◆ Study material
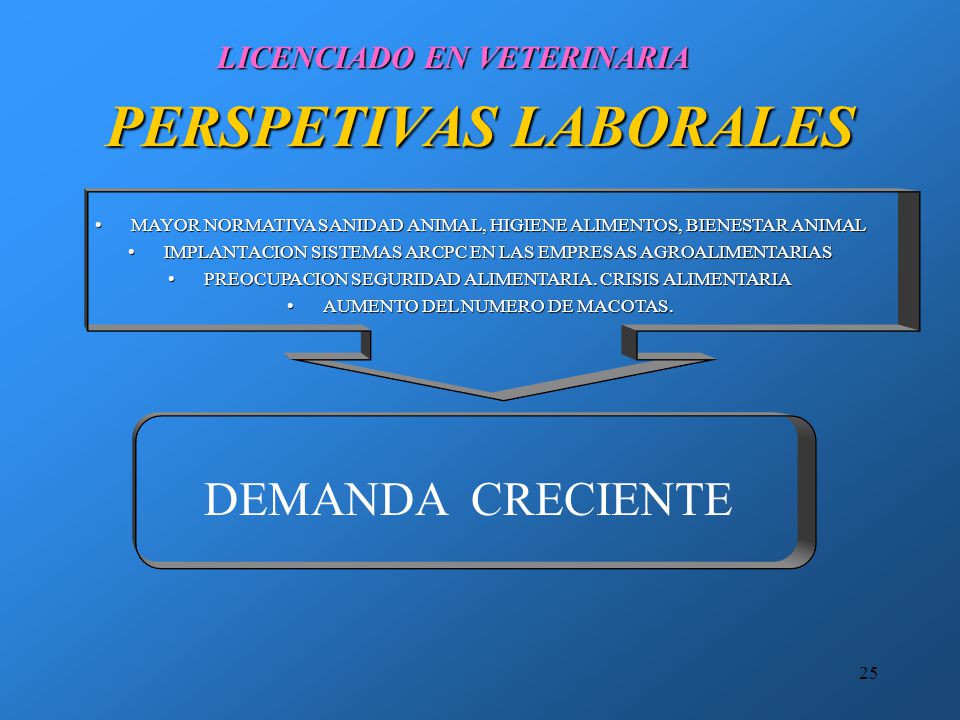 LICENCIADO EN VETERINARIA

PERSPETIVAS LABORALES

• MAYOR NORMATIVA SANIDAD ANIMAL, HIGIENE ALIMENTOS, BIENESTAR ANIMAL
• IMPLANTACION SISTEMAS ARCPC EN LAS EMPRESAS AGROALIMENTARIAS
• PREOCUPACION SEGURIDAD ALIMENTARIA. CRISIS ALIMENTARIA
• AUMENTO DEL NUMERO DE MACOTAS.

DEMANDA CRECIENTE

25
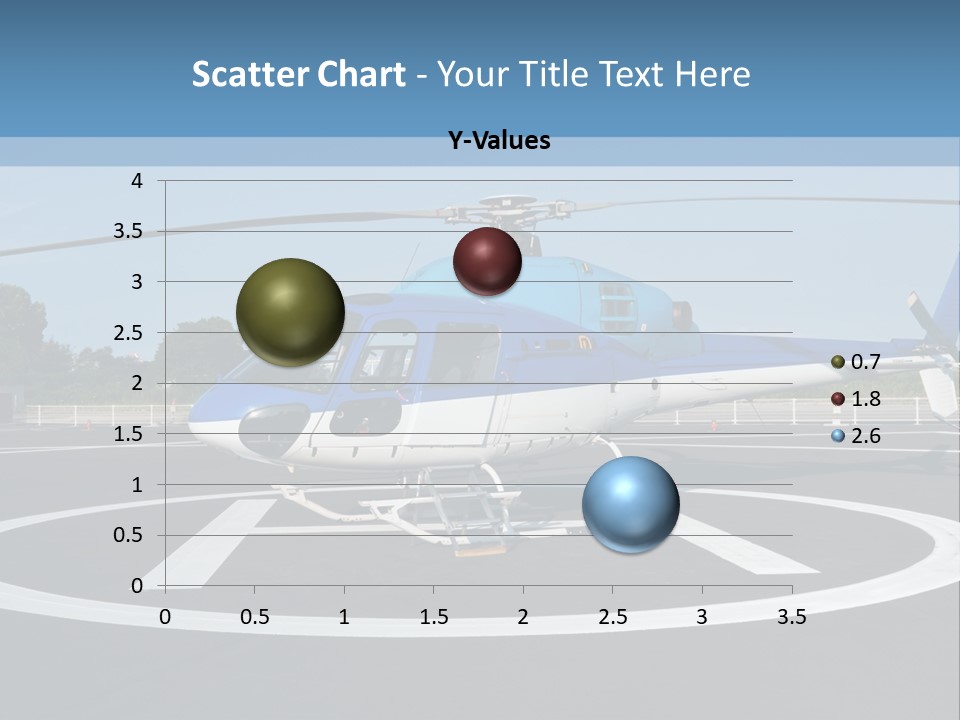 Scatter Chart - Your Title Text Here

Y-Values

4
3.5
3
2.5
2
1.5
1
0.5
0

0 0.5 1 1.5 2 2.5 3 3.5

0.7
1.8
2.6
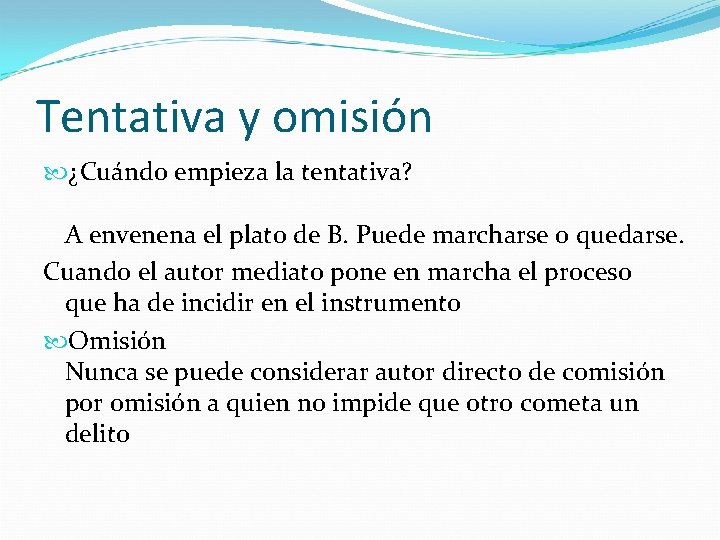 Tentativa y omisión

¿Cuándo empieza la tentativa?

A envenena el plato de B. Puede marcharse o quedarse.

Cuando el autor mediato pone en marcha el proceso que ha de incidir en el instrumento

Omisión
Nunca se puede considerar autor directo de comisión por omisión a quien no impide que otro cometa un delito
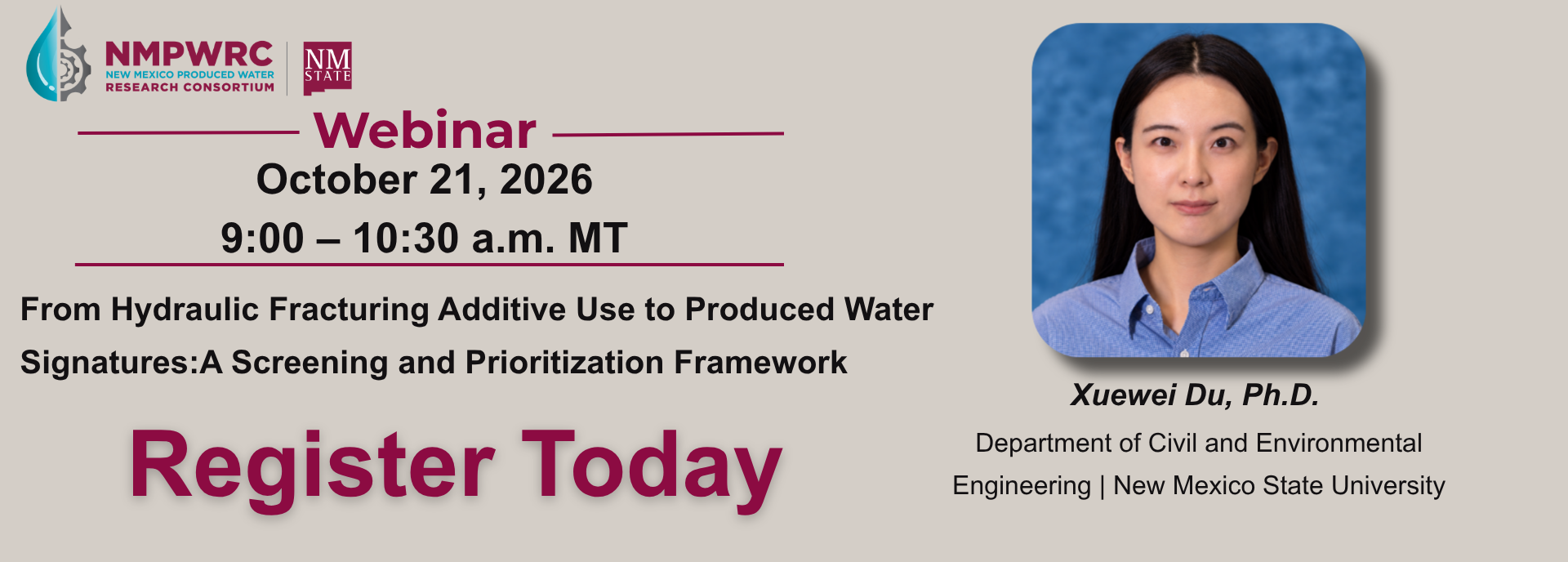 NMPWRC
NEW MEXICO PRODUCED WATER
RESEARCH CONSORTIUM

NM
STATE

Webinar

October 21, 2026

9:00 – 10:30 a.m. MT

From Hydraulic Fracturing Additive Use to Produced Water Signatures:A Screening and Prioritization Framework

Register Today

Xuewei Du, Ph.D.

Department of Civil and Environmental Engineering | New Mexico State University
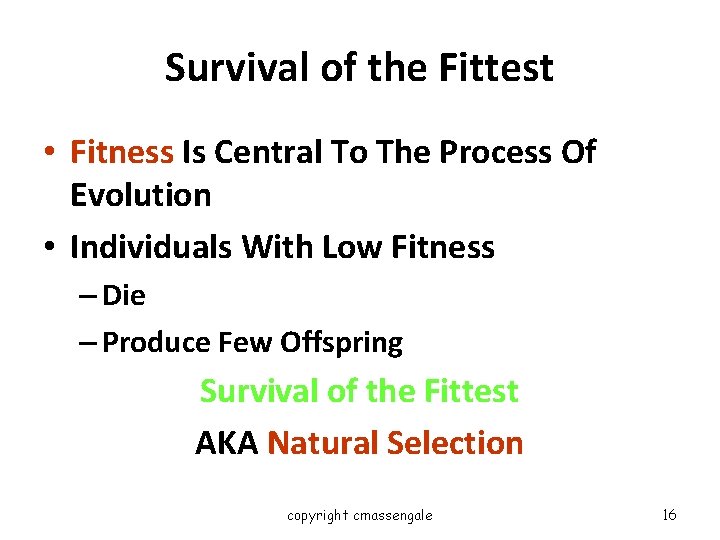 Survival of the Fittest

• Fitness Is Central To The Process Of Evolution

• Individuals With Low Fitness

– Die

– Produce Few Offspring

Survival of the Fittest

AKA Natural Selection

copyright cmassengale

16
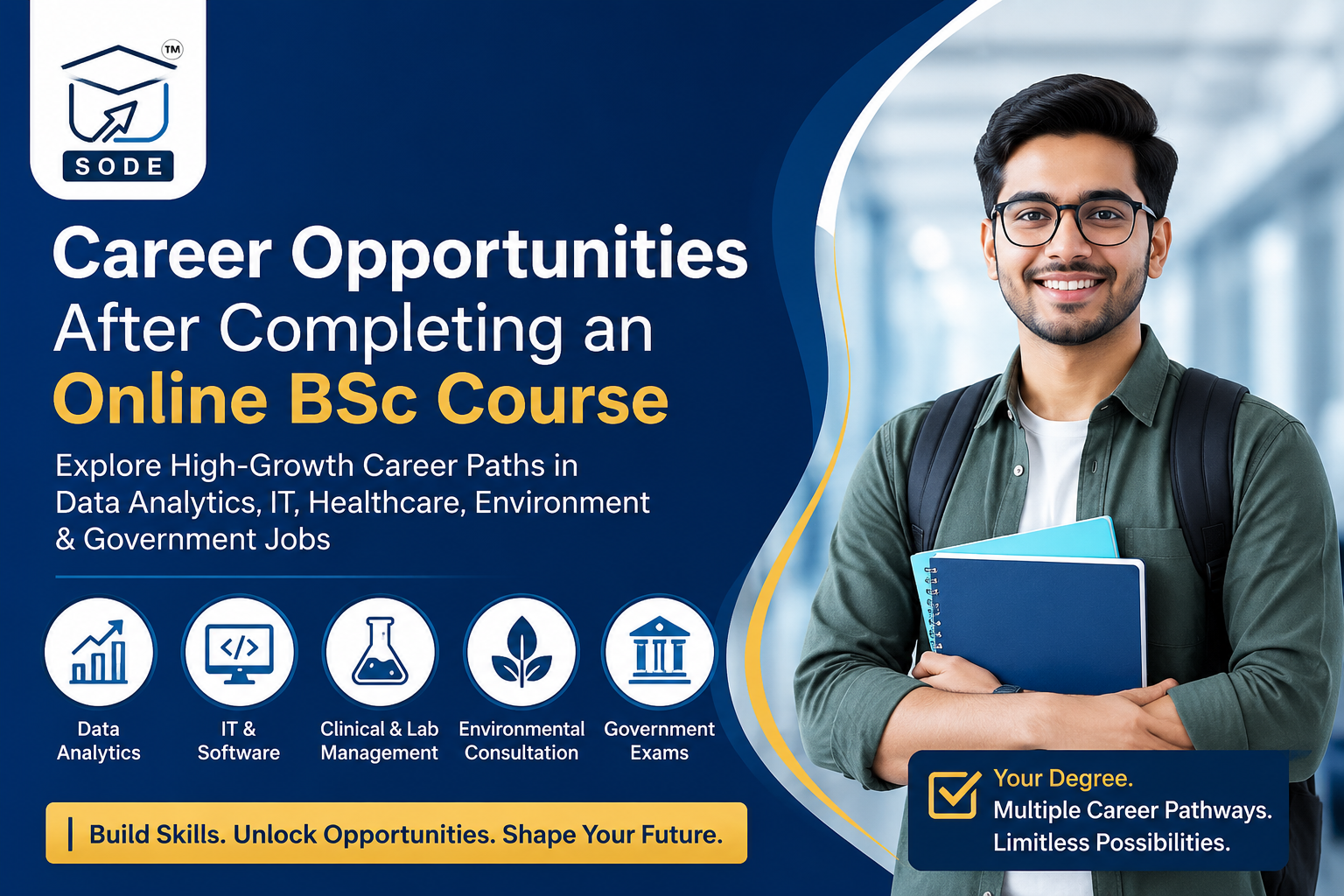 TM
SODE

Career Opportunities After Completing an Online BSc Course

Explore High-Growth Career Paths in Data Analytics, IT, Healthcare, Environment & Government Jobs

</>

Data Analytics

IT & Software

Clinical & Lab Management

Environmental Consultation

Government Exams

Build Skills. Unlock Opportunities. Shape Your Future.

Your Degree.
Multiple Career Pathways.
Limitless Possibilities.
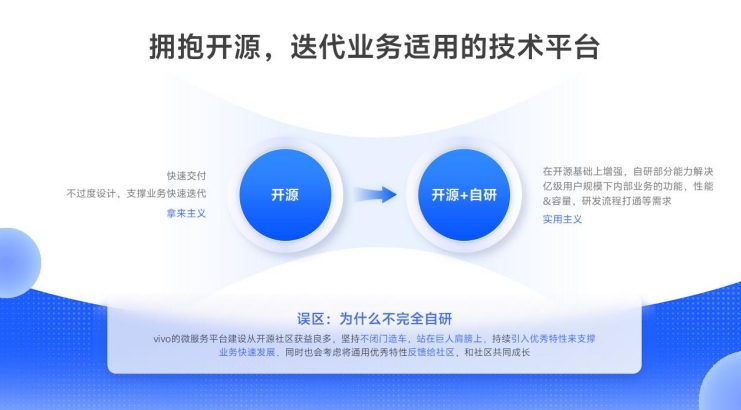 拥抱开源，迭代业务适用的技术平台

快速交付
不过度设计，支撑业务快速迭代
拿来主义

开源

开源+自研

在开源基础上增强，自研部分能力解决亿级用户规模下内部业务的功能，性能&容量，研发流程打通等需求
实用主义

误区：为什么不完全自研

vivo的微服务平台建设从开源社区获益良多，坚持不闭门造车，站在巨人肩膀上，持续引入优秀特性来支撑业务快速发展，同时也会考虑将通用优秀特性反馈给社区，和社区共同成长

◆ Task to complete
This exercise needs every line of the listing that contains the word "Career".

◆ Answer area
Career Opportunities After Completing an Online BSc Course
Explore High-Growth Career Paths in Data Analytics, IT, Healthcare, Environment & Government Jobs
Multiple Career Pathways.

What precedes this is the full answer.